Dewangga tersenyum bangga. “Apa pun yang kamu buat, pasti bagus. Karena tangan calon istriku ini… selalu ajaib.”
Mentari semakin tersipu. “Mas jangan begitu…”
“Serius,” balas Dewangga, lembut namun tanpa ragu.
Mentari kembali duduk di depannya. “Kalau untuk gaun resepsi… kayaknya aku mau ambil dari D’Or Mode. Mereka baru keluarin koleksi limited, dan warnanya cakep banget. Iya kan, Mas?”
“Ambil yang kamu mau. Yang paling kamu suka,” sahut Dewangga mantap. “Semua harus terbaik untukmu.”
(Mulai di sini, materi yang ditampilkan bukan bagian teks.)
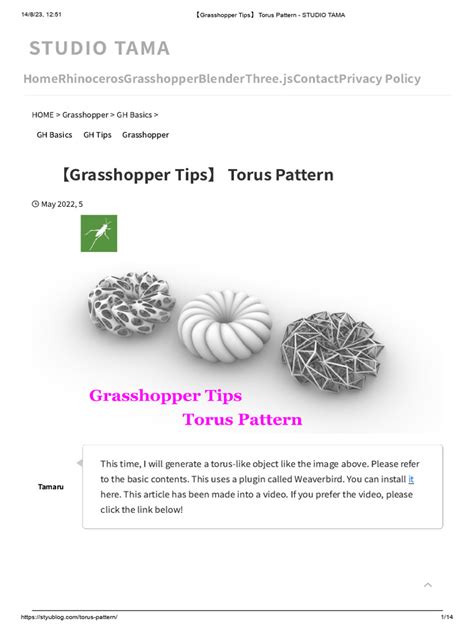 14/8/23, 12:51 【Grasshopper Tips】 Torus Pattern - STUDIO TAMA

STUDIO TAMA

HomeRhinocerosGrasshopperBlenderThree.jsContactPrivacy Policy

HOME > Grasshopper > GH Basics >

GH Basics GH Tips Grasshopper

【Grasshopper Tips】 Torus Pattern

May 2022, 5

Grasshopper Tips
Torus Pattern

Tamaru

This time, I will generate a torus-like object like the image above. Please refer to the basic contents. This uses a plugin called Weaverbird. You can install it here. This article has been made into a video. If you prefer the video, please click the link below!

https://styublog.com/torus-pattern/ 1/14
Setelah itu pembicaraan mengalir seperti sungai yang tenang. Mereka membahas lokasi prewed, dekor pilihan, rangkaian bunga, cincin, bahkan hal-hal kecil yang biasanya dilewati pasangan lain. Setiap kali Dewangga melemparkan pendapat, Mentari menimpalinya dengan ide yang lebih terperinci. Setiap kali Mentari ragu, Dewangga menenangkannya dengan suara lembut dan keyakinan penuh.
Caffe itu perlahan mulai sepi seiring sore berganti warna tembaga di jendela. Tapi mereka tak menyadari waktu berlalu begitu cepat. Bagi Dewangga, hari itu terasa seperti babak baru—meski pernikahan mereka dadakan, ada sesuatu tentang Mentari yang menghadirkan rasa nyaman yang tak pernah ia rasakan sebelumnya.
Mentari menatap pipinya yang mulai memudar merahnya. “Mas… masih sakit?”
“Sudah tidak terlalu,” jawab Dewangga sambil tersenyum kecil. “Sepertinya sudah sembuh kalau kamu ada di depan aku terus.”
Mentari mendengus, tapi senyumnya tak bisa disembunyikan. “Mas Dewangga ini… bisa aja.”
Mereka kembali larut dalam percakapan kecil tentang detail-detail resepsi, kadang tertawa, kadang saling mencuri tatapan. Hingga tak terasa, caffe telah penuh dengan cahaya senja yang lembut.
Dan tanpa mereka sadari… sore itu menjadi titik kecil tempat jarak di antara mereka perlahan menghilang.